> _What you should do_: Copy every line, leaving nothing out and adding nothing.

> _Input_:
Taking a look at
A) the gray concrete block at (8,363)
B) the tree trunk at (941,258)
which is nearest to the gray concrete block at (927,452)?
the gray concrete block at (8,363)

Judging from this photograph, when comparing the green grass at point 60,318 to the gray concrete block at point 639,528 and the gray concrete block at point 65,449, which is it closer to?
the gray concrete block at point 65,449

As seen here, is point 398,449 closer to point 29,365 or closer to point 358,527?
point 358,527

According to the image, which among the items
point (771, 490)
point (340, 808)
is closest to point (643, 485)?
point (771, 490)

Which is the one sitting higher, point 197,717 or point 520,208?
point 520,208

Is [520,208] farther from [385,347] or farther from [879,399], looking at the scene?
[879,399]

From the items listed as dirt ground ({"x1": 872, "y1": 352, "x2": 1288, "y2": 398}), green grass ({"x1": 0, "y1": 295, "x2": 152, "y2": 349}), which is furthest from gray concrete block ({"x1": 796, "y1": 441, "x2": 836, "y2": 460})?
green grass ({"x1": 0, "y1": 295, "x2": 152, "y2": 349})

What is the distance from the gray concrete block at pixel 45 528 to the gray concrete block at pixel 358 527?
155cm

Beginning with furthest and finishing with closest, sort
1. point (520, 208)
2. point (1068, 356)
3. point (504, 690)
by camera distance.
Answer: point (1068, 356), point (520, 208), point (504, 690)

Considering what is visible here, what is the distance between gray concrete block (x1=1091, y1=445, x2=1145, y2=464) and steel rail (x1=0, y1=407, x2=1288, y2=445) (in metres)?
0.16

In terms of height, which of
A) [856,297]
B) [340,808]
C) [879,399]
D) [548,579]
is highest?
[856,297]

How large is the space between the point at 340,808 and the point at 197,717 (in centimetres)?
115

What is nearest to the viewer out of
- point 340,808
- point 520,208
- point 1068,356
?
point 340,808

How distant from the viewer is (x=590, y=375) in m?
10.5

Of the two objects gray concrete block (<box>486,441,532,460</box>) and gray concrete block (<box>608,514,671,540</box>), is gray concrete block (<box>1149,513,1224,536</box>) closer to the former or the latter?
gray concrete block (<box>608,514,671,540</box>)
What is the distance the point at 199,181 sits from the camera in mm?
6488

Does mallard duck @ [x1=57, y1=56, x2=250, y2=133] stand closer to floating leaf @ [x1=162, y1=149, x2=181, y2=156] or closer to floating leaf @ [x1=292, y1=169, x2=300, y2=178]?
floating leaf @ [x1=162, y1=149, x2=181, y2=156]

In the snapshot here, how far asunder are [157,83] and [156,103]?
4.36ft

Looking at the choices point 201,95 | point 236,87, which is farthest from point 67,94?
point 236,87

> _Response for this exercise_:
Taking a look at
A) the gray concrete block at (8,363)
B) the tree trunk at (941,258)
which is nearest to the gray concrete block at (927,452)?
the gray concrete block at (8,363)

Judging from this photograph, when comparing the green grass at point 60,318 to the gray concrete block at point 639,528 and the gray concrete block at point 65,449, which is it closer to?
the gray concrete block at point 65,449

As seen here, is point 398,449 closer to point 29,365 or closer to point 358,527?
point 358,527

According to the image, which among the items
point (771, 490)
point (340, 808)
is closest to point (643, 485)?
point (771, 490)

Which is the one sitting higher, point 197,717 or point 520,208?
point 520,208

Is [520,208] farther from [385,347] or farther from [879,399], looking at the scene?
[879,399]

From the items listed as dirt ground ({"x1": 872, "y1": 352, "x2": 1288, "y2": 398}), green grass ({"x1": 0, "y1": 295, "x2": 152, "y2": 349}), which is furthest from gray concrete block ({"x1": 796, "y1": 441, "x2": 836, "y2": 460})?
green grass ({"x1": 0, "y1": 295, "x2": 152, "y2": 349})

What is the distance from the gray concrete block at pixel 45 528 to the gray concrete block at pixel 358 527?
155cm

Beginning with furthest and finishing with closest, sort
1. point (520, 208)
2. point (1068, 356)
3. point (504, 690)
by camera distance.
Answer: point (1068, 356), point (520, 208), point (504, 690)

Considering what is visible here, what is the distance between gray concrete block (x1=1091, y1=445, x2=1145, y2=464) and steel rail (x1=0, y1=407, x2=1288, y2=445) (in metres)?
0.16

In terms of height, which of
A) [856,297]
B) [340,808]
C) [879,399]
D) [548,579]
is highest?
[856,297]

How large is the space between the point at 340,808 and the point at 197,717 (in centimetres)?
115

What is nearest to the viewer out of
- point 340,808
- point 520,208
- point 1068,356
?
point 340,808

How distant from the viewer is (x=590, y=375) in m?
10.5

Of the two objects gray concrete block (<box>486,441,532,460</box>) and gray concrete block (<box>608,514,671,540</box>), is gray concrete block (<box>1149,513,1224,536</box>) closer to the former or the latter?
gray concrete block (<box>608,514,671,540</box>)
What is the distance the point at 199,181 sits from the camera in mm?
6488

Does mallard duck @ [x1=57, y1=56, x2=250, y2=133] stand closer to floating leaf @ [x1=162, y1=149, x2=181, y2=156] or closer to floating leaf @ [x1=292, y1=169, x2=300, y2=178]?
floating leaf @ [x1=162, y1=149, x2=181, y2=156]

In the snapshot here, how far asunder are [157,83] and [156,103]?
4.36ft

Looking at the choices point 201,95 | point 236,87, which is farthest from point 67,94?
point 236,87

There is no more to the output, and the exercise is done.